A group of men sprang from their seats in the Tshwane council chambers in Centurion, where the inquiry is holding public hearings, and interjected. “You killed them. You killed them for profit. You are a sell-out. Capitalists are using you,” shouted the group of men.
“Paying R18 million for a buffalo while people are hungry in Venda… You must be charged for murdering African people. This man is a buffalo.”
The chairman of the inquiry, retired judge Ian Farlam, ordered the protesters to leave the room.
Earlier in the hearing, Ramaphosa was accused of using his political connections to influence the killing of the striking miners in Marikana in 2012.
Advocate Dali Mpofu said Ramaphosa was asked to intervene and flew to Cape Town to meet ministers Susan Shabangu and Nathi Mthethwa to pressure them to “miscategorise” the events at Marikana as criminal acts and deploy more police.
“For this, I am going to argue that you are held criminally responsible, alongside those who pulled the trigger, as well as police minister and police commissioner. Had you insisted that Lonmin negotiated with striking workers, lives could have been saved. We are going to argue that you be charged in the local court and the international criminal court,” Mpofu said.
Mpofu said Ramaphosa pressured police action, knowing of police brutality as well as the “shoot to kill” and “shoot the bastards” approach that had been mooted. Yet he saw fit to characterise the events of Marikana as criminal.
But Ramaphosa denied this, saying the police minister told him top officers would speak to their people on the ground and never indicated what action would be taken. He said he expected police to go about their duties and stabilise the situation in Marikana.
Mpofu said Ramaphosa’s “miscategorisation” of the action of the workers pushed police to apply the brutality normally reserved for criminals. “It became important for you to categorise the striking miners as criminals to alert police that they were dealing with criminals,” Mpofu said.
He said Ramaphosa should have refused when asked by the management to intervene at political level. He should have insisted that the uprising in Marikana was an industrial action, but the deputy president did not do so as he was concerned about his investments, according to Mpofu.
“The root of the problem was an industrial action, but you and Lonmin told the ministers that this was a criminal act. You did this because you wield an enormous amount of power. You ignored the principles of negotiating in exchange for a financial gain. You sold out,” Mpofu said.

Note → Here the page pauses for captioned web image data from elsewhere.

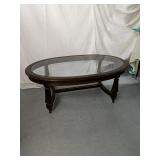 Wood Oval Glass Top coffee table 
17"tall x 48"
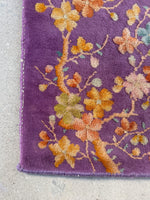 Close-up of floral corner detail with delicate branches and blossoms.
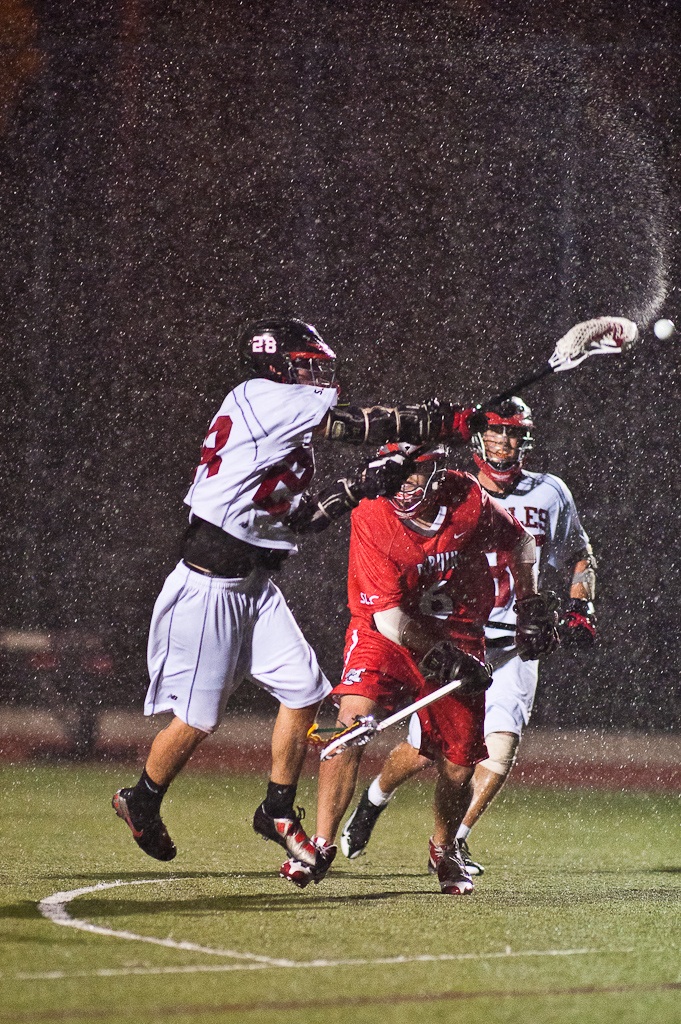 Sophomore Jeff Clark takes a shot against CSU Channel Islands in heavy rain during Friday night's lacrosse game. | Mike Villa/THE CHIMES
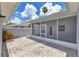 View of the screened-in patio with block paved flooring, offering a tranquil outdoor space at 157 Bell Tower E Xing, Kissimmee, FL 34759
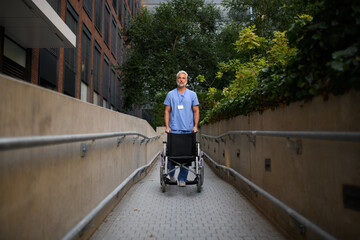 Portrait of male caregiver pushing empty wheelchair.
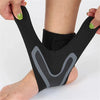 A black ankle support compression sleeve worn on a person's foot and ankle.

He submitted that Ramaphosa’s relationship with the politicians and government officials placed him at a point of conflict of interest. Mpofu persisted that Ramaphosa used his influence, while the deputy president stood his ground in the heated cross-examination.

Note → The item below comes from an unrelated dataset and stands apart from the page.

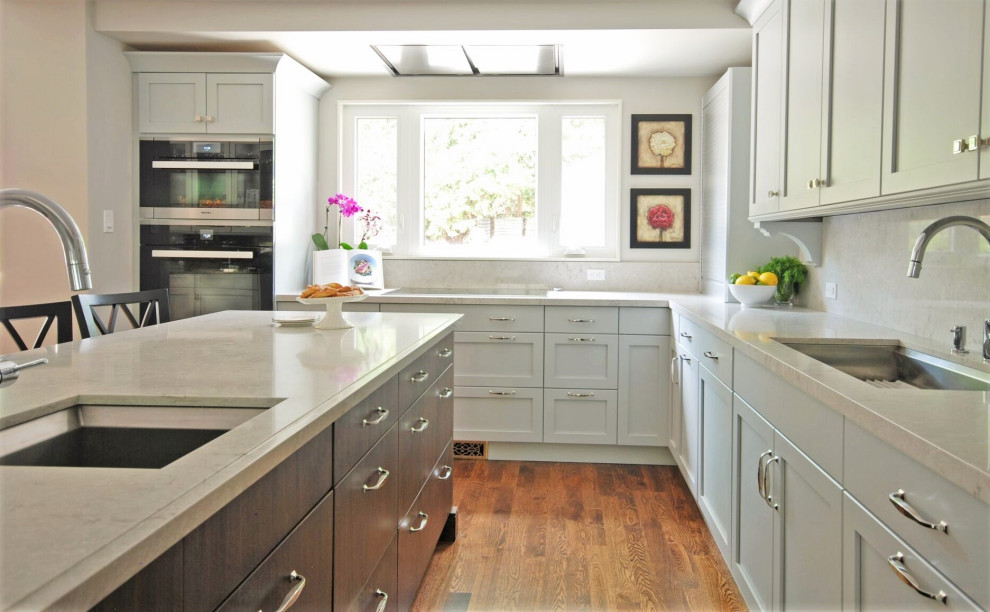 Mid-sized transitional l-shaped medium tone wood floor open concept kitchen photo with an undermount sink, recessed-panel cabinets, blue cabinets, quartz countertops, white backsplash, quartz backsplash, an island and white countertops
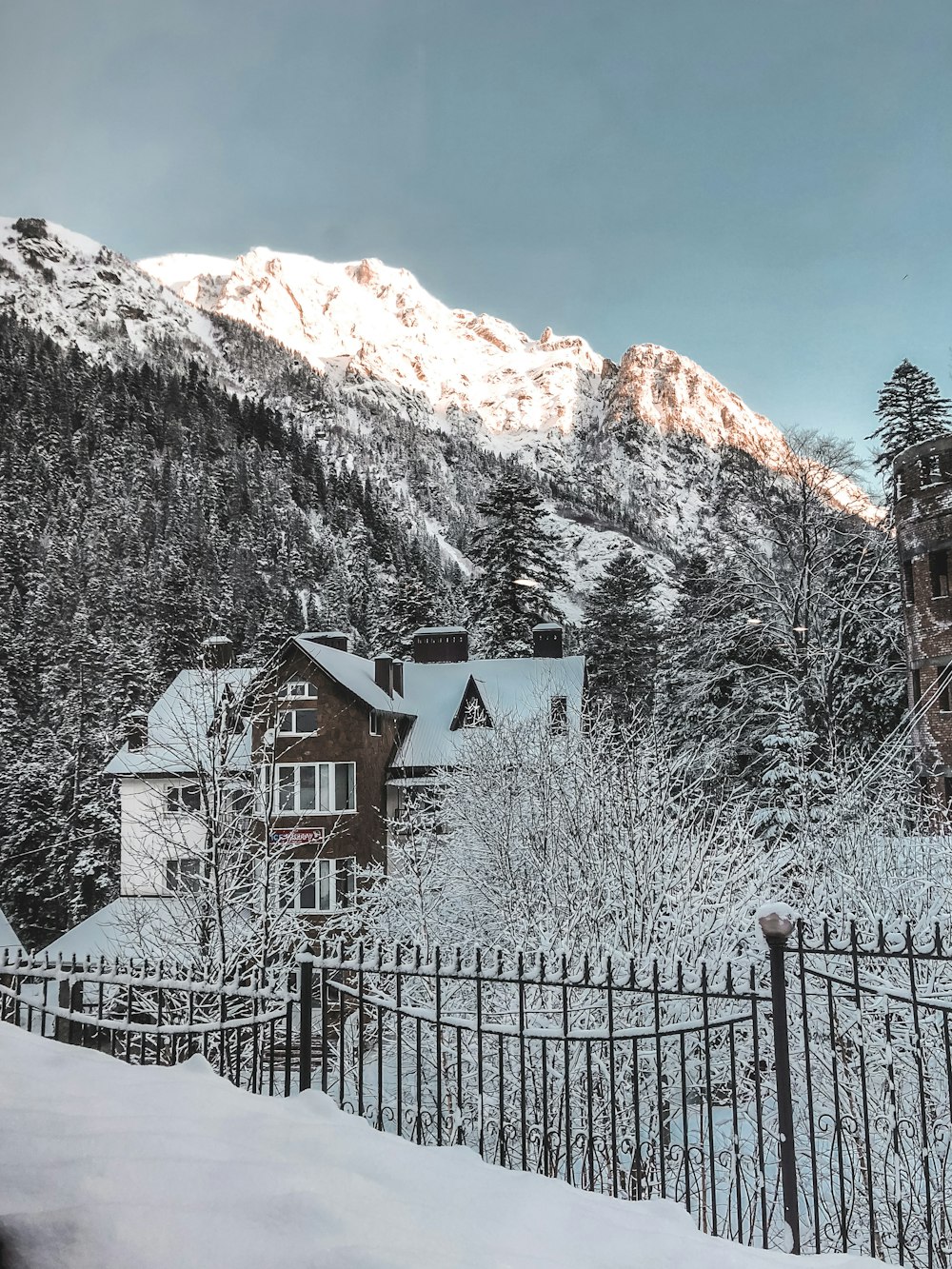 white and brown house near mountain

“You don’t raise temperatures with me because I will raise mine higher,” said the advocate. Both men continued to frustrate each other - Ramaphosa unhappy with the line of questioning and Mpofu with the deputy president’s refusal to give the answers he was looking for.

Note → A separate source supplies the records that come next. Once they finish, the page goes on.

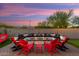 Cozy backyard fire pit with seating and mountain views at 20428 W Elm Dr, Buckeye, AZ 85396
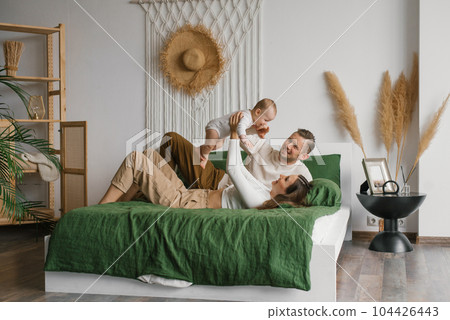 Happy family, mother and father playing with baby at home 104426443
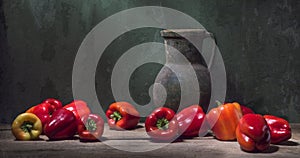 Still life with red bell paprika and a large antique jug on the background of a cracked wall. Art photography.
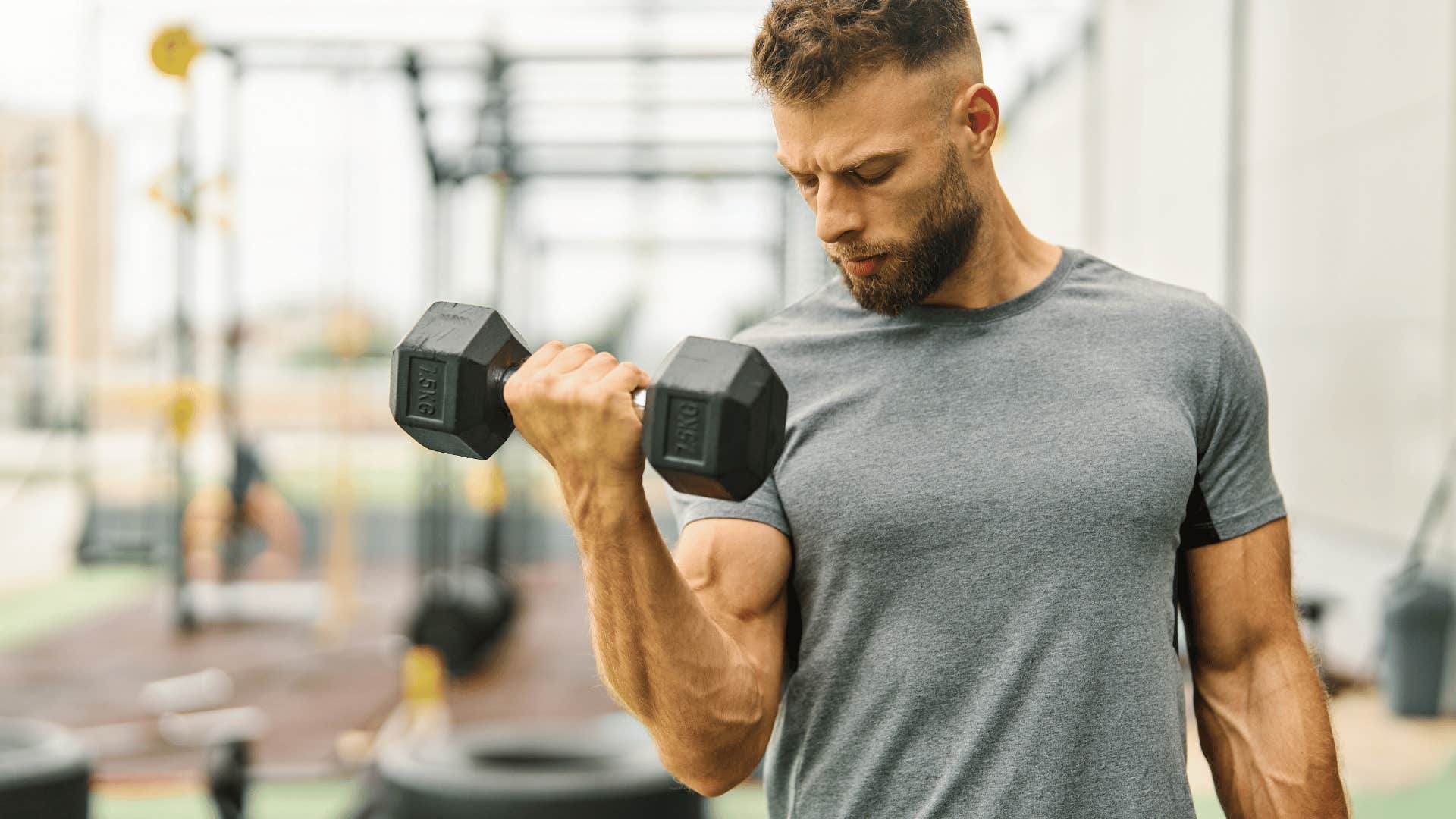 man lifting weights in the gym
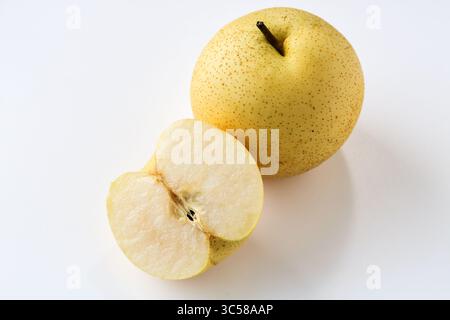 Una pera asiatica fresca, con un frutto intero e un altro tagliato a metà per rivelare la sua polpa e il suo nucleo croccanti, bianchi, isolati su uno sfondo bianco pulito. Foto Stock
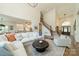 Open-concept living room featuring a soaring ceiling, hardwood floors, and stylish decor at 13358 Bally Bunnion Way, Davidson, NC 28036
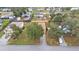 Aerial view showcasing multiple houses and yards in a residential neighborhood at 3445 Sleepy Hill Oaks St, Lakeland, FL 33810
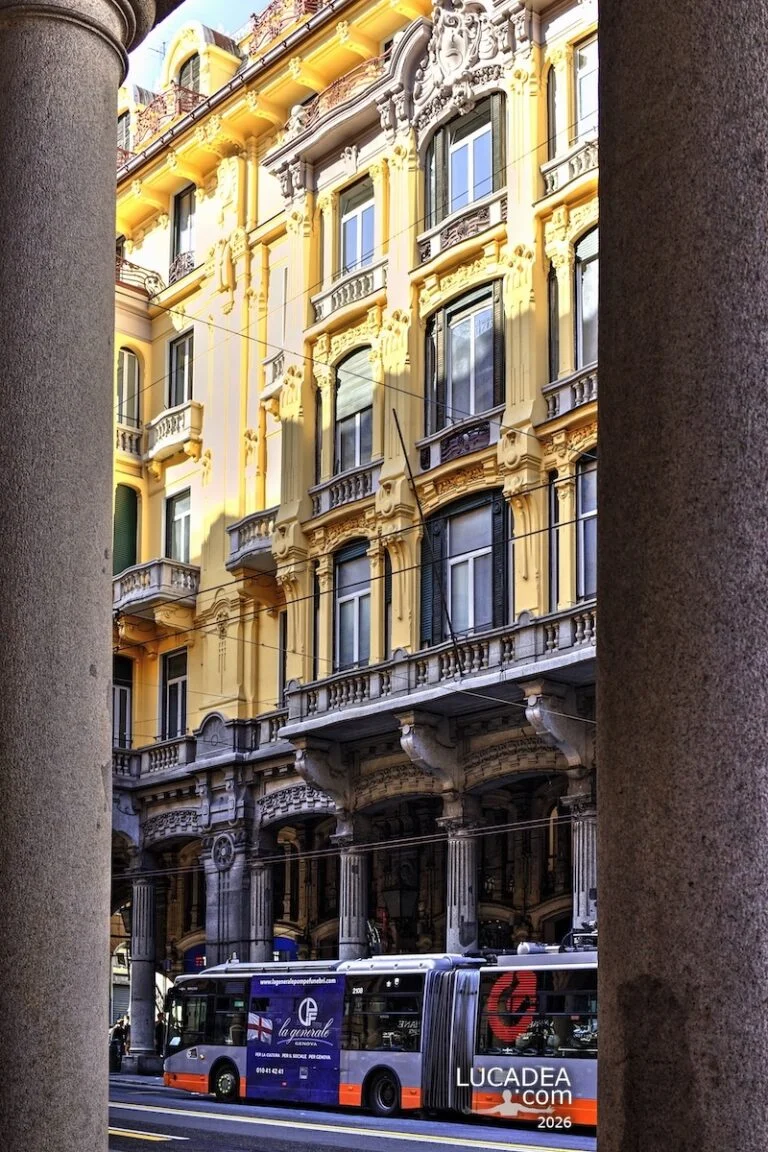 Portici di via XX Settembre a Genova con palazzo decorato giallo e autobus che passa tra le colonne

He said the deputy president did not act within reason, because he was protecting his financial interests, as chairman of Shanduka, which had shares in Lonmin. Mpofu said the fact that the deputy president argued he advised against dismissal of workers and favoured negotiations as a way to end the dispute was baseless.
“All the miners wanted was for Lonmin to talk to them. The access that you had to politicians could have been used to get Lonmin to negotiate with the workers. Negotiating with them did not necessarily mean giving them the R12 500 they wanted.”
Ramaphosa, who had a torrid time facing Mpofu from the witness chair, rejected Mpofu’s statements and said his actions were not about black economic empowerment but saving lives. He said he had flown to Cape Town to attend to other matters and not for the Marikana talks.
“When I reported to the ANC I had no idea how the party was going to intervene and was simply informing them, as the ruling party. We were acting for a common purpose because people were dying. I went to the ministers to ask that police should act in an appropriate way and do their job and put an end to loss of lives.”
After concluding his second day on the witness stand, Ramaphosa told reporters that he felt relieved.
“My heart goes out to the families (of those) killed. One feels very sad and sorry that their husbands lost their lives. One hopes they find peace and one day will find closure.”